In addition to Weibo, there is also WeChat
Please pay attention
WeChat public account
Shulou
2025-04-01 Update From: SLTechnology News&Howtos shulou NAV: SLTechnology News&Howtos > Servers >
Share
Shulou(Shulou.com)06/01 Report--
This article mainly explains the "hadoop2.0 cluster building method". The explanation content in this article is simple and clear, easy to learn and understand. Please follow the ideas of Xiaobian slowly and deeply to study and learn the "hadoop2.0 cluster building method" together.
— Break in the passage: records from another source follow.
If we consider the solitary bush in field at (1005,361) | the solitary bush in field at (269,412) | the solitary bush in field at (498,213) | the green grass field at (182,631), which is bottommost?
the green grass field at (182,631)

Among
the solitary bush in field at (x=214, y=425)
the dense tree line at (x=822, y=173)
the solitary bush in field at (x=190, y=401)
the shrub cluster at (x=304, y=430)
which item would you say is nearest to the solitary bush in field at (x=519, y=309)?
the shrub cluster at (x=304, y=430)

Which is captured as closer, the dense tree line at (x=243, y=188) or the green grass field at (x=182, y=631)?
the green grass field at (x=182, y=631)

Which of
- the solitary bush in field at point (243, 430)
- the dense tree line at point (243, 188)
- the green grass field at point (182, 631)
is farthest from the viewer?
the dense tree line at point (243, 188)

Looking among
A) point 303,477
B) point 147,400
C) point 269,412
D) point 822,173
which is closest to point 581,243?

hadoop 2.2.0 Cluster building
PS: Apache provides an installation package for hadoop-2.2.0 that is compiled on a 32-bit operating system and
Because hadoop relies on some C++ native libraries, if installed on 64-bit operations
Hadoop-2.2.0 needs to be recompiled on 64 operating systems
1. Preparation:(see Pseudo-distributed build)
1.1 Changing Linux Hostnames
1.2 modify IP
1.3 Modify the mapping relationship between host names and IPs
1.4 turn off the firewall
1.5ssh free landing
1.6. Install JDK, configure environment variables, etc.
2. Cluster planning:
PS:
In hadoop 2.0 it usually consists of two NameNodes, one active and
The other is in standby mode. Active NameNode provides external services
Standby NameNode does not provide external services, only synchronous active nameNode
so that it can switch quickly if it fails.
hadoop 2.0 officially provides two HDFS HA solutions, one is NFS,
The other is QJM. Here we use simple QJM. In this scenario,
Primary and standby NameNodes synchronize metadata information through a set of JournalNodes
A piece of data is considered successful as long as it is successfully written to most JournalNodes.
Usually an odd number of JournalNodes are configured
A zookeeper cluster is also configured here for ZKFC
(DFSZKFailoverController) failover when Active NameNode hangs
If it is dropped, it will automatically switch Standby NameNode to standby state.
3. Installation steps:
3.1. Installation Configuration Zooekeeper Cluster
3.1.1 decompression
tar -zxvf zookeeper-3.4.5.tar.gz -C /cloud/
3.1.2 modify the configuration
cd /cloud/zookeeper-3.4.5/conf/
cp zoo_sample.cfg zoo.cfg
vim zoo.cfg
Modified: dataDir=/cloud/zookeeper-3.4.5/tmp
Add at the end:
server.1=hadoop01:2888:3888
server.2=hadoop02:2888:3888
server.3=hadoop03:2888:3888
save and exit
Then create a tmp folder
mkdir /cloud/zookeeper-3.4.5/tmp
Create an empty file.
touch /cloud/zookeeper-3.4.5/tmp/myid
Finally write ID to the file
echo 1 > /cloud/zookeeper-3.4.5/tmp/myid
3.1.3 Copy the configured zookeeper to other nodes (first, in hadoop02,
hadoop03 Create a cloud directory under the root directory: mkdir /cloud)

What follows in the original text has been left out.